(Records provided)

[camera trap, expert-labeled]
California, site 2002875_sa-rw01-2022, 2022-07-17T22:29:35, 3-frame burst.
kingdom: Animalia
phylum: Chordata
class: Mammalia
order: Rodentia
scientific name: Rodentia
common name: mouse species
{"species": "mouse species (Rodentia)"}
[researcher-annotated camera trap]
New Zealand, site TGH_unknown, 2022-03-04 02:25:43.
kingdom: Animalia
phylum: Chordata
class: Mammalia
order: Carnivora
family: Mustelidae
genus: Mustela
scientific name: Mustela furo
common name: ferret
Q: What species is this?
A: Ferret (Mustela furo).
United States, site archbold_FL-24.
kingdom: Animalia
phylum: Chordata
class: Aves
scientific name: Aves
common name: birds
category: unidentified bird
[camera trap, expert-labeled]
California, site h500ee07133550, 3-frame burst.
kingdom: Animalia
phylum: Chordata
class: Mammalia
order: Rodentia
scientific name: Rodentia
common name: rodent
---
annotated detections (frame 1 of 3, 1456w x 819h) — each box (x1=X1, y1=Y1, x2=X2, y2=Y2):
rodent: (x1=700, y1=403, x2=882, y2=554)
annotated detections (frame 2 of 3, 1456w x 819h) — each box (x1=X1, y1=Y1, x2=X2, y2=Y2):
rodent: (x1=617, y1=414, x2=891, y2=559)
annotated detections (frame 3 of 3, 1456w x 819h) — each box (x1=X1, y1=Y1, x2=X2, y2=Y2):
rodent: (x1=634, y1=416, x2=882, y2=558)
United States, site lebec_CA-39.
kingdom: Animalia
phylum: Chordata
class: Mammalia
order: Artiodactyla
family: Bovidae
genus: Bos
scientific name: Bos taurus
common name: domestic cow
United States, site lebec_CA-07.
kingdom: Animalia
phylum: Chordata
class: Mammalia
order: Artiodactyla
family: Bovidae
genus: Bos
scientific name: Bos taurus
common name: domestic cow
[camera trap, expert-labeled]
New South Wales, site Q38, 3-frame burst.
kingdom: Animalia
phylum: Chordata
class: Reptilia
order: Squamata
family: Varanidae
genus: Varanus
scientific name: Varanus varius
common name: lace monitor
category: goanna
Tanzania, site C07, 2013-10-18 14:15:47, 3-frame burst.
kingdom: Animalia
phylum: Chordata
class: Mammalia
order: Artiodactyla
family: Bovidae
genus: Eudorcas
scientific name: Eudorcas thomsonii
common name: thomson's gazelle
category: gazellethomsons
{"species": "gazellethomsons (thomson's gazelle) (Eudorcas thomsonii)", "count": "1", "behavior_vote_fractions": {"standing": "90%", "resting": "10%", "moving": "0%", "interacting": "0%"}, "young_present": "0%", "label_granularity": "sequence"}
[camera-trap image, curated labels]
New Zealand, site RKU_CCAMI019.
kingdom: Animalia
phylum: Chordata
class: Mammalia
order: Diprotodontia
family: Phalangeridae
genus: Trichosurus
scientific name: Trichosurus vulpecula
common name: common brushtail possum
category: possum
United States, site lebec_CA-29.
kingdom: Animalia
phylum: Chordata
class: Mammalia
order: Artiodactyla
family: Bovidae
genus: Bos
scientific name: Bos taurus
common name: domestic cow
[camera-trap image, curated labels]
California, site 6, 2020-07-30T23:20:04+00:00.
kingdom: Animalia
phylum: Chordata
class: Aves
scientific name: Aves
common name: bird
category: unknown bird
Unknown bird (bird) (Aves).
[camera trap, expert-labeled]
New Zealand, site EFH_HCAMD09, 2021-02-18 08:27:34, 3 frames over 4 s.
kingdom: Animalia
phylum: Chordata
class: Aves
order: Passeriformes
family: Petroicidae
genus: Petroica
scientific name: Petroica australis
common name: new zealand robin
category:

(End Records provided)

Work request:
Provide a verbatim copy of all the entries.

Task answer:
[camera trap, expert-labeled]
California, site 2002875_sa-rw01-2022, 2022-07-17T22:29:35, 3-frame burst.
kingdom: Animalia
phylum: Chordata
class: Mammalia
order: Rodentia
scientific name: Rodentia
common name: mouse species
{"species": "mouse species (Rodentia)"}
[researcher-annotated camera trap]
New Zealand, site TGH_unknown, 2022-03-04 02:25:43.
kingdom: Animalia
phylum: Chordata
class: Mammalia
order: Carnivora
family: Mustelidae
genus: Mustela
scientific name: Mustela furo
common name: ferret
Q: What species is this?
A: Ferret (Mustela furo).
United States, site archbold_FL-24.
kingdom: Animalia
phylum: Chordata
class: Aves
scientific name: Aves
common name: birds
category: unidentified bird
[camera trap, expert-labeled]
California, site h500ee07133550, 3-frame burst.
kingdom: Animalia
phylum: Chordata
class: Mammalia
order: Rodentia
scientific name: Rodentia
common name: rodent
---
annotated detections (frame 1 of 3, 1456w x 819h) — each box (x1=X1, y1=Y1, x2=X2, y2=Y2):
rodent: (x1=700, y1=403, x2=882, y2=554)
annotated detections (frame 2 of 3, 1456w x 819h) — each box (x1=X1, y1=Y1, x2=X2, y2=Y2):
rodent: (x1=617, y1=414, x2=891, y2=559)
annotated detections (frame 3 of 3, 1456w x 819h) — each box (x1=X1, y1=Y1, x2=X2, y2=Y2):
rodent: (x1=634, y1=416, x2=882, y2=558)
United States, site lebec_CA-39.
kingdom: Animalia
phylum: Chordata
class: Mammalia
order: Artiodactyla
family: Bovidae
genus: Bos
scientific name: Bos taurus
common name: domestic cow
United States, site lebec_CA-07.
kingdom: Animalia
phylum: Chordata
class: Mammalia
order: Artiodactyla
family: Bovidae
genus: Bos
scientific name: Bos taurus
common name: domestic cow
[camera trap, expert-labeled]
New South Wales, site Q38, 3-frame burst.
kingdom: Animalia
phylum: Chordata
class: Reptilia
order: Squamata
family: Varanidae
genus: Varanus
scientific name: Varanus varius
common name: lace monitor
category: goanna
Tanzania, site C07, 2013-10-18 14:15:47, 3-frame burst.
kingdom: Animalia
phylum: Chordata
class: Mammalia
order: Artiodactyla
family: Bovidae
genus: Eudorcas
scientific name: Eudorcas thomsonii
common name: thomson's gazelle
category: gazellethomsons
{"species": "gazellethomsons (thomson's gazelle) (Eudorcas thomsonii)", "count": "1", "behavior_vote_fractions": {"standing": "90%", "resting": "10%", "moving": "0%", "interacting": "0%"}, "young_present": "0%", "label_granularity": "sequence"}
[camera-trap image, curated labels]
New Zealand, site RKU_CCAMI019.
kingdom: Animalia
phylum: Chordata
class: Mammalia
order: Diprotodontia
family: Phalangeridae
genus: Trichosurus
scientific name: Trichosurus vulpecula
common name: common brushtail possum
category: possum
United States, site lebec_CA-29.
kingdom: Animalia
phylum: Chordata
class: Mammalia
order: Artiodactyla
family: Bovidae
genus: Bos
scientific name: Bos taurus
common name: domestic cow
[camera-trap image, curated labels]
California, site 6, 2020-07-30T23:20:04+00:00.
kingdom: Animalia
phylum: Chordata
class: Aves
scientific name: Aves
common name: bird
category: unknown bird
Unknown bird (bird) (Aves).
[camera trap, expert-labeled]
New Zealand, site EFH_HCAMD09, 2021-02-18 08:27:34, 3 frames over 4 s.
kingdom: Animalia
phylum: Chordata
class: Aves
order: Passeriformes
family: Petroicidae
genus: Petroica
scientific name: Petroica australis
common name: new zealand robin
category:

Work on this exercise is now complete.